High Runqueue (R) LOW CPU LOW I/O Low Network Low memory usage

Hello All

I have a system running AIX 61 shared uncapped partition (with 11 physical processors, 24 Virtual 72GB of Memory) .

The output from NMON, vmstat show a high run queue (60+) for continous periods of time intervals, but NO paging, relatively low I/o (6000) , CPU % is 40, Low network.

The only indicators are the high number of syscalls being made. Any thoughts would be appreciated

What applications running there? Is SMT activated? What OS level do you have (latest fix pack installed?)? Is that always, only at peak times? What has changed since? More info would be helpful, thanks.

SMT is on running on a P720 (ie SMT=4), AIX TL6-SP3-1048 (6100-06-03-1048)
A DATA Base server (Universe DB).
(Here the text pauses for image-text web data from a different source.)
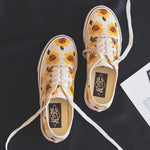 SUNFLOWER SNEAKERS-Cosmique Studio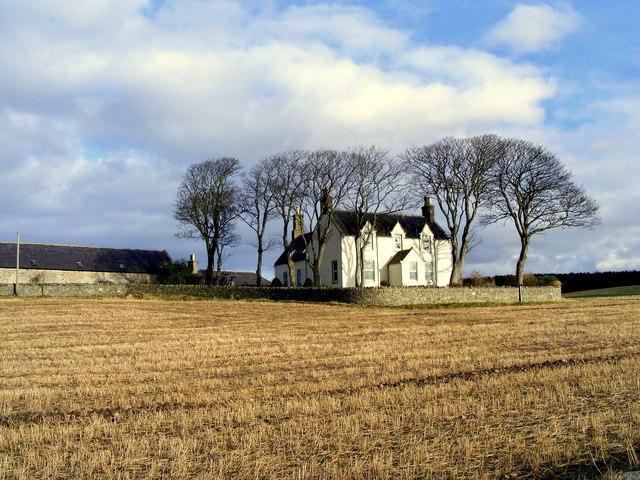 Seafield Farm , Cullen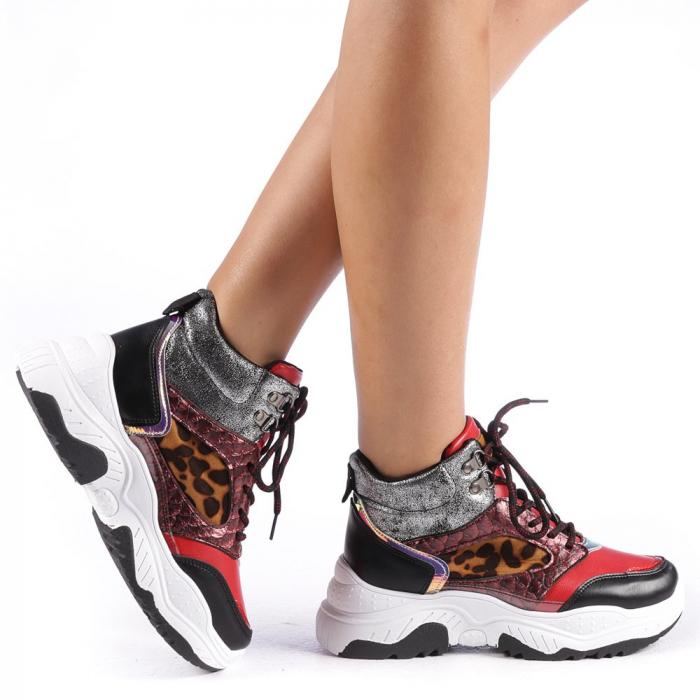 Pantofi sport dama Maryam rosii 0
No changes on system , except volume, ie more user activity

That is the main issue: I do not have any more data to offer except observations in regards the high syscall count, I was hoping to understand how I can I get to see the syscals being made; I ran a trace---> curt and and the majority of calls are made to "unknown" routines.

can you post output of vmstat -v 2 10 taken during a peak time when your run queue is high, iostat -Dl, vmstat -v, vmstat -s outputs please. High runqueues with low cpu utilization in most cases point to IO- or memory problems
Regards
zxmaus

Here is some data; Am I right in reading: plenty of memory (no paging and tons in the fre), idle time is relative plentiful; and no io wait.....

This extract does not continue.